Before you count sellers, look at three signals together: how many listings exist for the product, how deep the top listings’ review counts go, and how tightly priced the front page is. Ten sellers where the top listing has 12,000 reviews is a far harder market than forty sellers who all have under 200 reviews. Review depth is a proxy for how long incumbents have been compounding ranking and trust — and that’s the moat you’d have to climb, not the raw listing count.
Treat these as starting points, not laws:
Look at the gap between the lowest and the median price on page one. A wide spread means buyers are choosing on things other than price (brand, bundle, reviews) — there’s room to position. A narrow, compressed spread near the bottom means the market has already commoditised and everyone is fighting on price alone. Entering a compressed market means your only lever is going lower, and someone with a better cost base will always follow you down.

━━━━━━━━━━━━━━━━━━━━

▸ **WHAT YOU NEED TO DO**:
[A] Return the passage on judging seller competition word for word, from "Treat these as" to "follow you down.".
[B] Resume the passage on judging seller competition, picking up right after its final sentence.
The rows underneath are not needed for any part of this work.

▸ **ENTRIES PROVIDED**:
━━━━━━━━━━━━━━━━━━━━

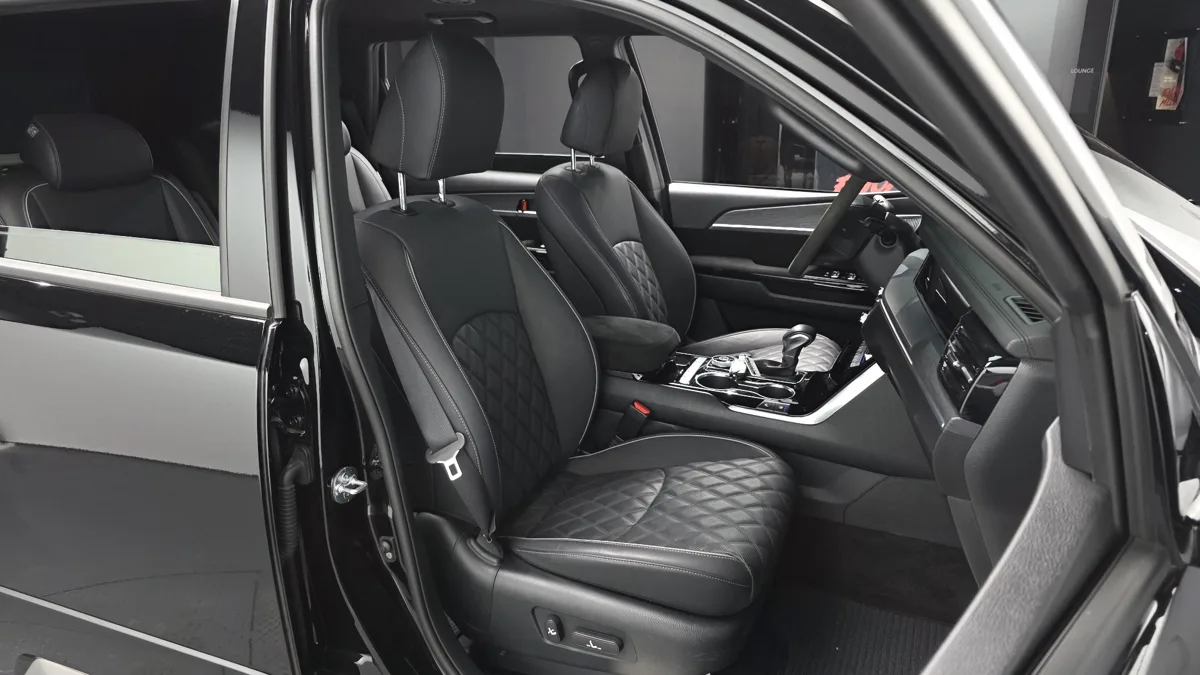 Kia Mohave interior detail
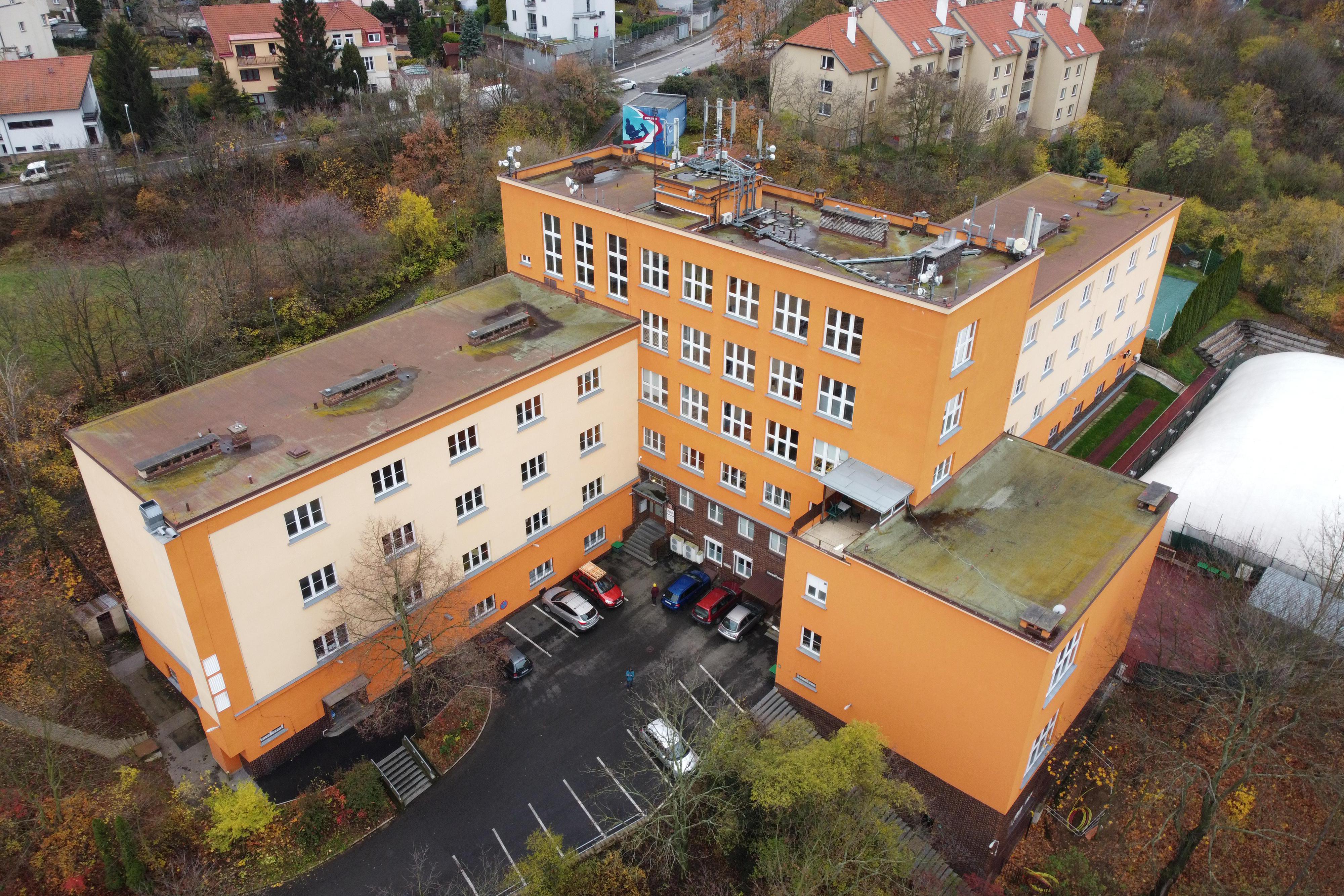 Gymnázium Praha 5, Nad Kavalírkou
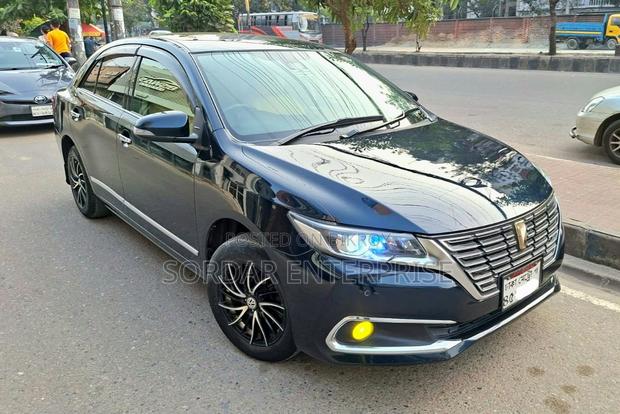 Toyota Premio 2017 Blue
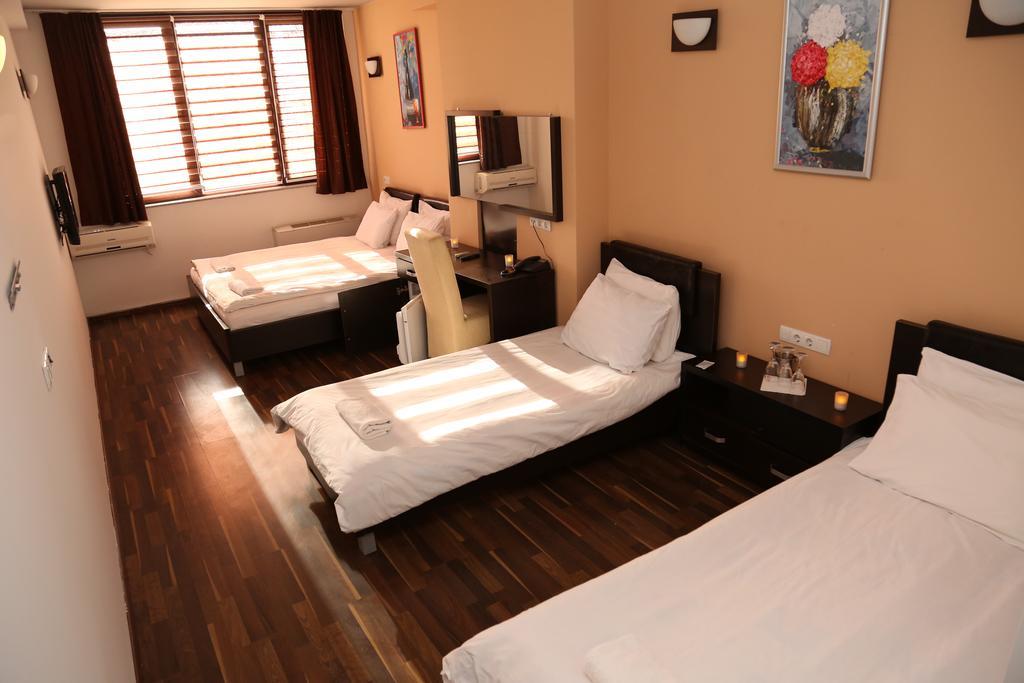 Hotel Ok Prizren Exterior photo
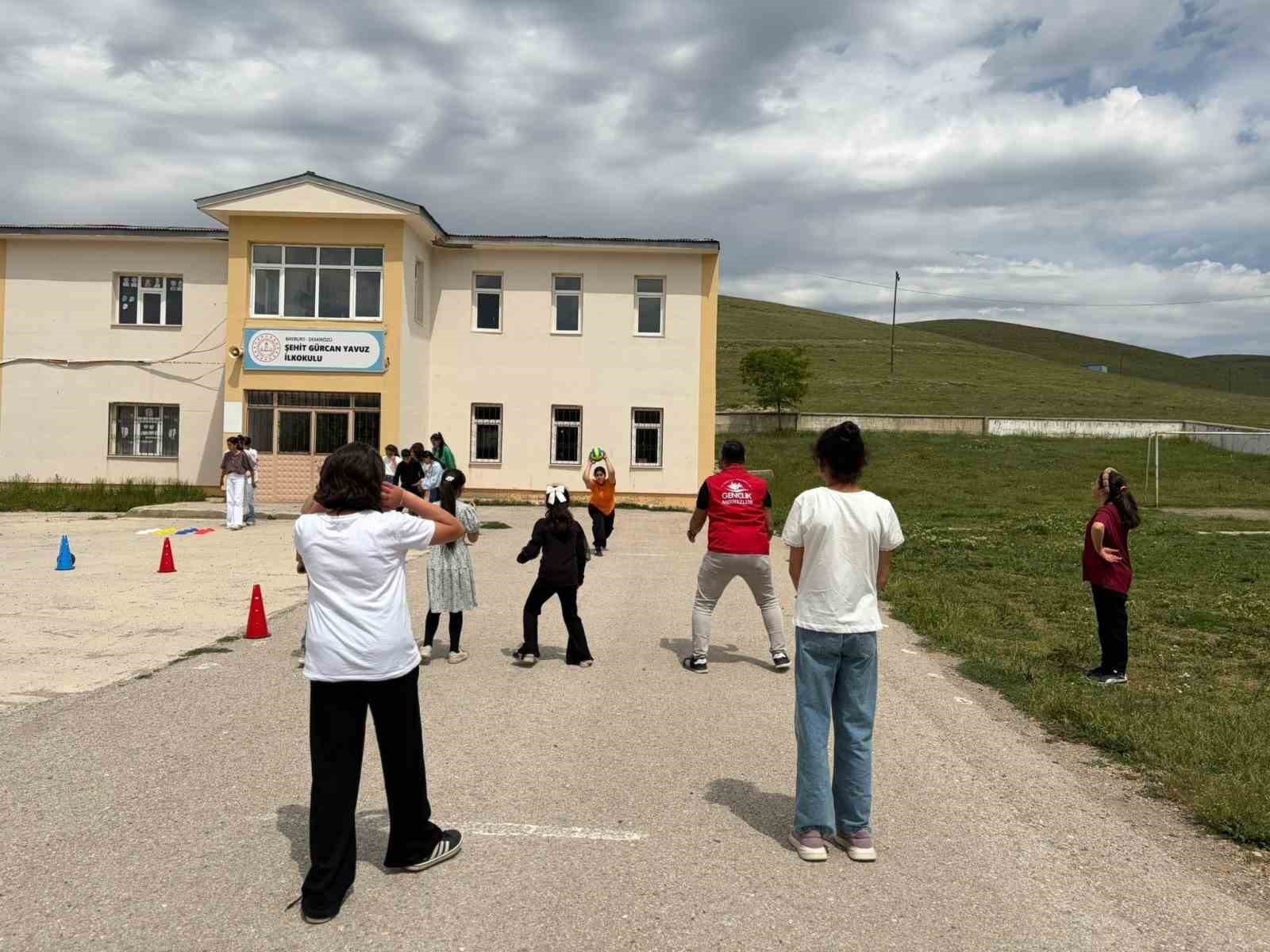 Demirözü’nde öğrencilere spor ve oyun etkinliği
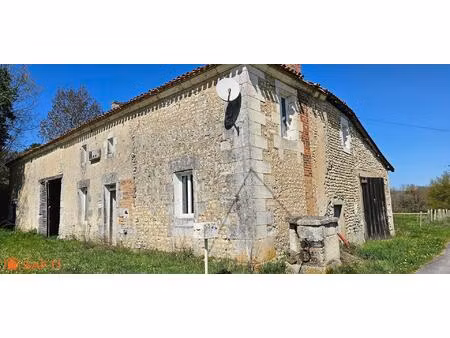 maison charentaise en pierre en cours de rénovation
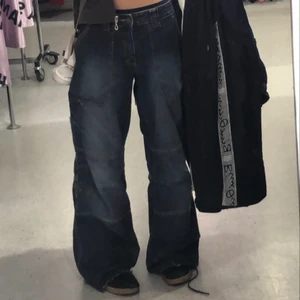 lågmidjade jeans - skiiit kattiga lågmidjade jeans! typ 27/28 i midjan kanske kom privat för exakta mått! typ strlk M elr nåt! säljer för dome för korta i benen! (min kompis p bilden some kortare än mig) kom även privat för fler bilder!!!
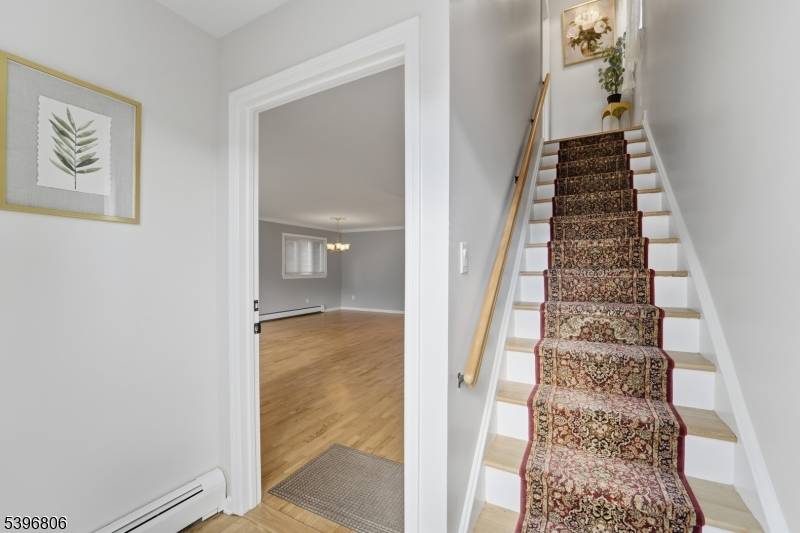 Welcome to 21 Lincoln Parkway !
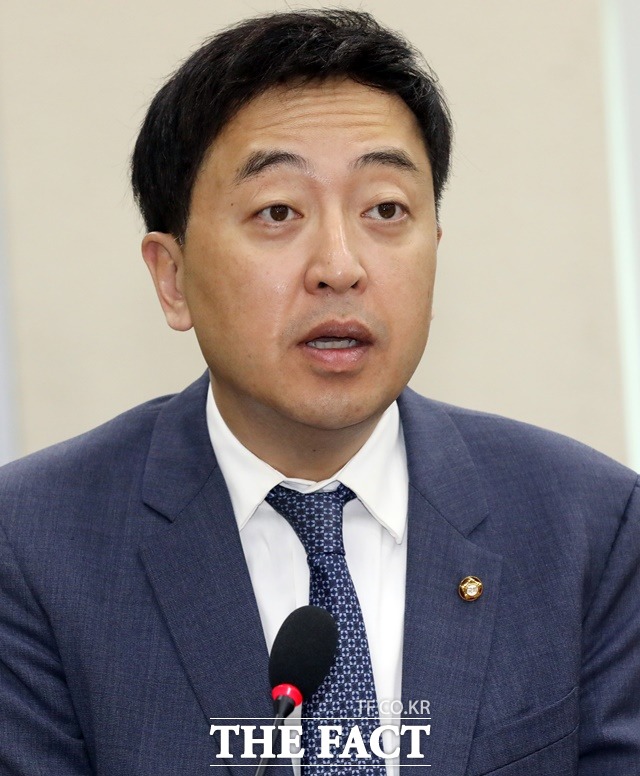 금태섭 민주당 의원이 지난달 11일 공개적으로 공수처 설치에 반대한다고 밝혔다. /뉴시스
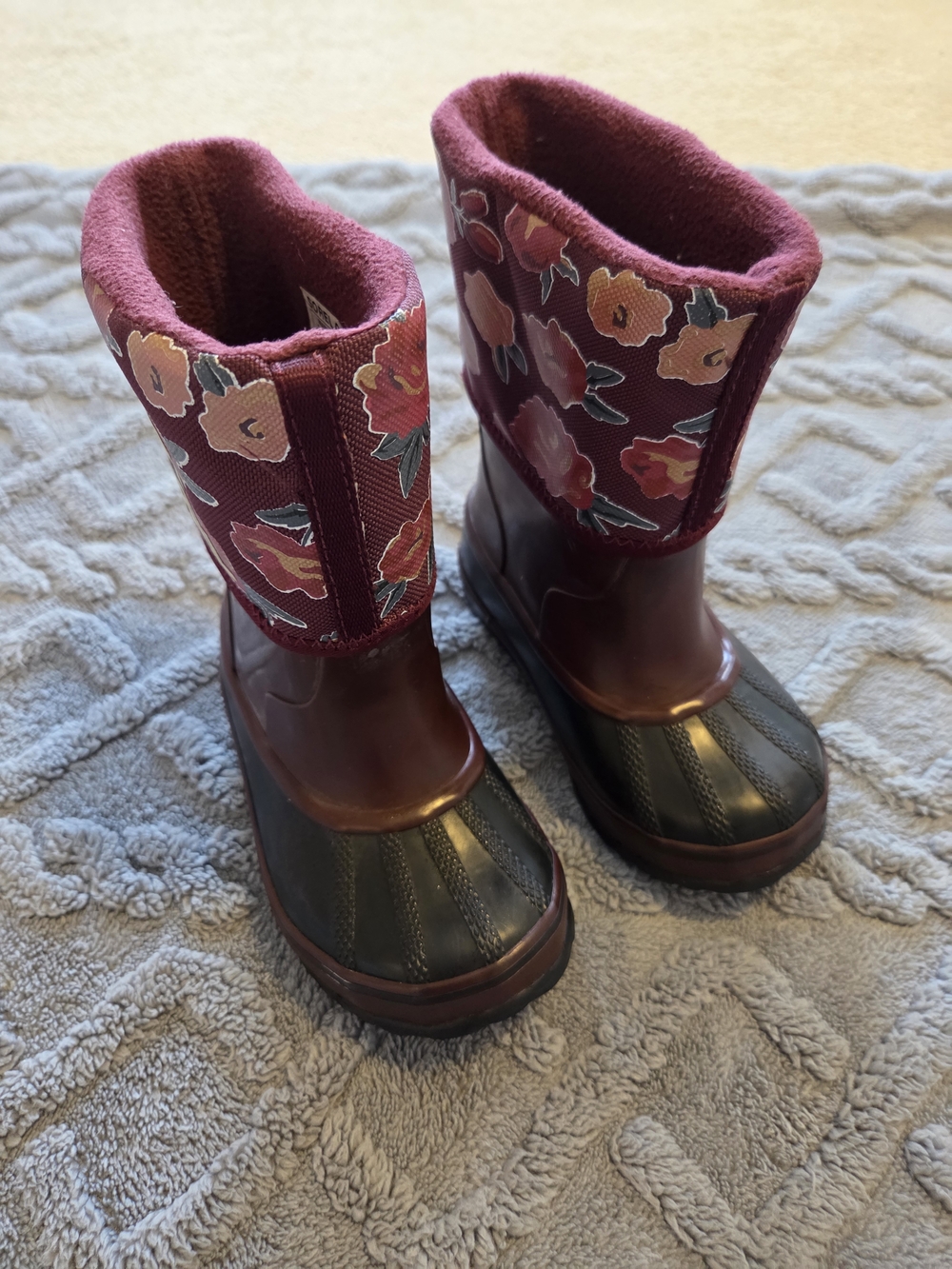 Size 9 Toddler, Girls Sorel Burgundy Boot With Fleece Liner - Picture 2 of 9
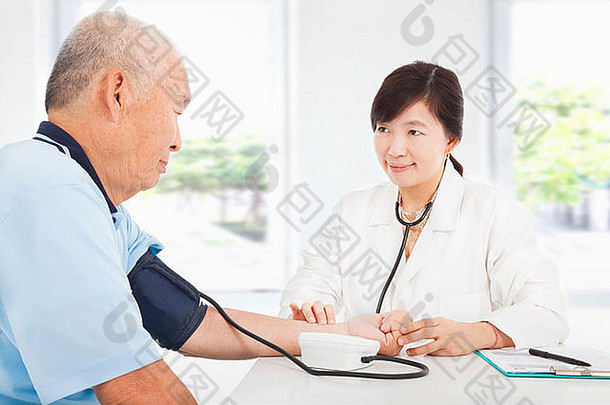 医生测量血压力高级男人。首页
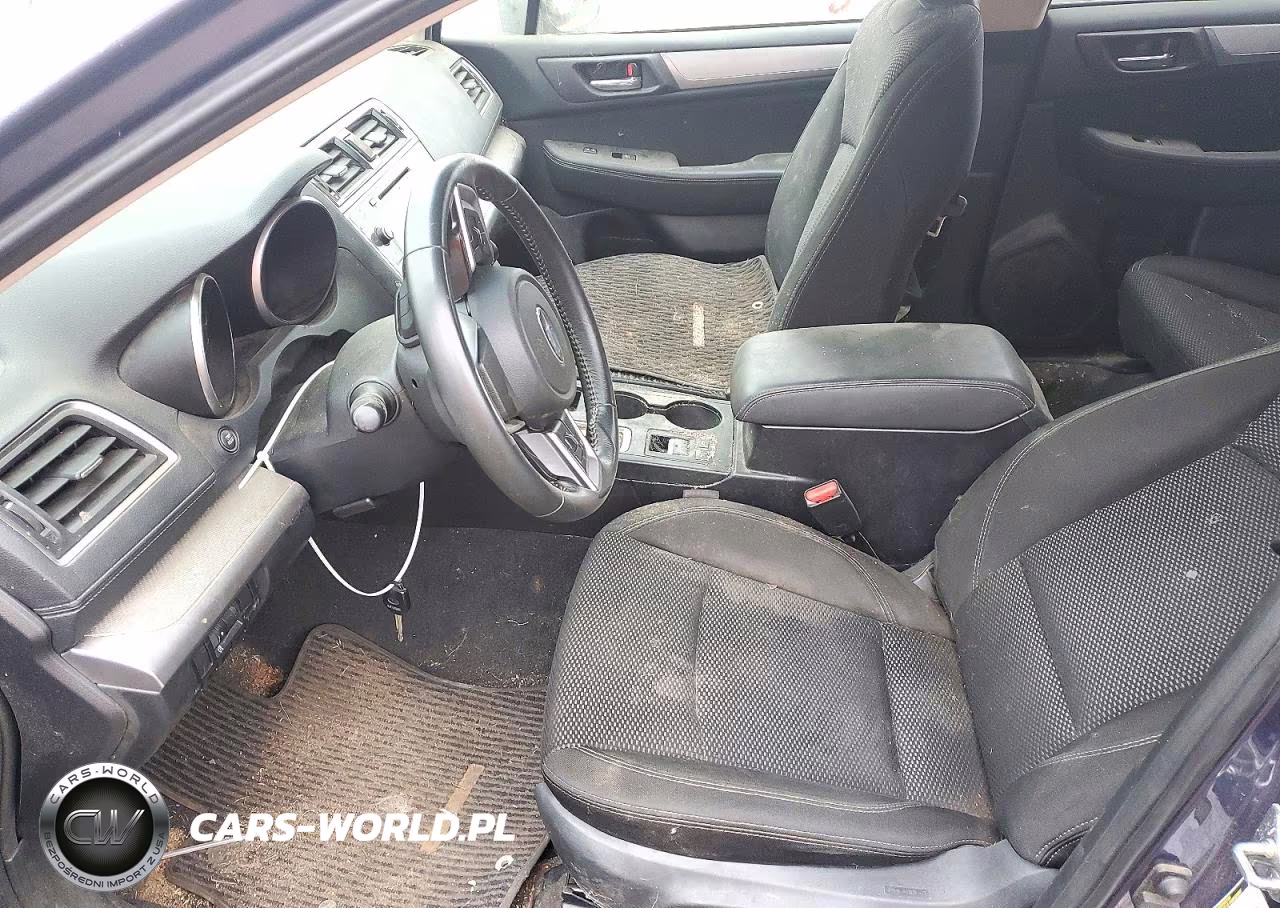 2018 Subaru Outback 2.5I Premium VIN:4S4BSACC9J3244983 - 7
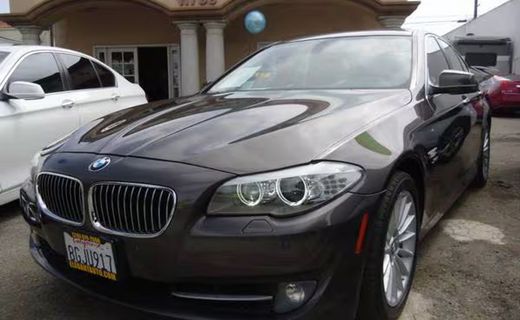 2011 BMW 535I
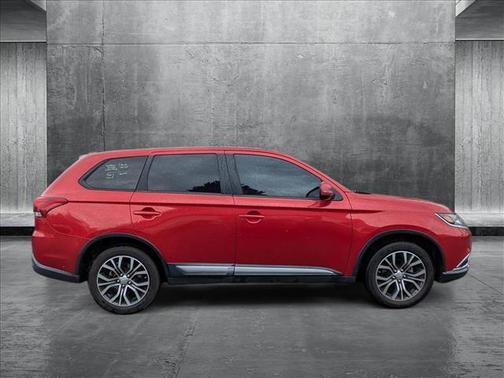 2016 Mitsubishi Outlander SE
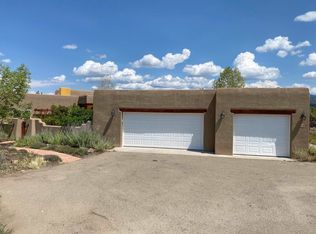 12 Camino Azulejo, Santa Fe, NM 87508
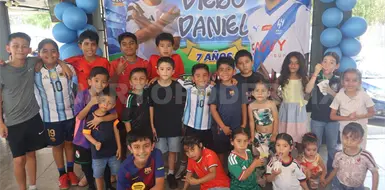 Gal&aacute;cticos de Diego protagonizan festejo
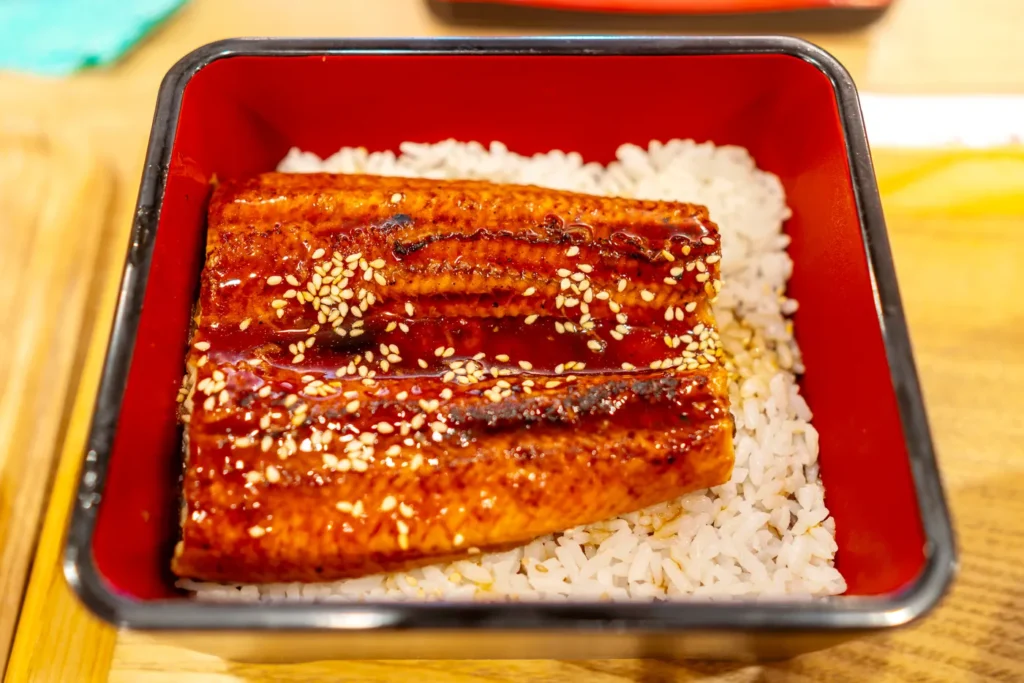 沖繩美食 生蕎麥中村 鰻魚蓋飯 內部樣貌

━━━━━━━━━━━━━━━━━━━━

▸ **TASK-BY-TASK RESULTS**:
[A]
Treat these as starting points, not laws:
Look at the gap between the lowest and the median price on page one. A wide spread means buyers are choosing on things other than price (brand, bundle, reviews) — there’s room to position. A narrow, compressed spread near the bottom means the market has already commoditised and everyone is fighting on price alone. Entering a compressed market means your only lever is going lower, and someone with a better cost base will always follow you down.

[B]
Reframe the whole decision as entry barrier: high review depth + many sellers + compressed pricing = high barrier, walk away. Low review depth + moderate sellers + wide pricing = low barrier, and a handful of competitors is actually healthy — it proves demand exists without proving the door is shut. The sweet spot is a product with demonstrated demand and a top listing that hasn’t yet compounded an unbeatable review moat. DropStop’s gap and winners tools score exactly this (saturation level, entry barrier, price-war risk) so you’re comparing barriers instead of eyeballing listing counts, but the three-signal framework works with nothing more than the search results in front of you.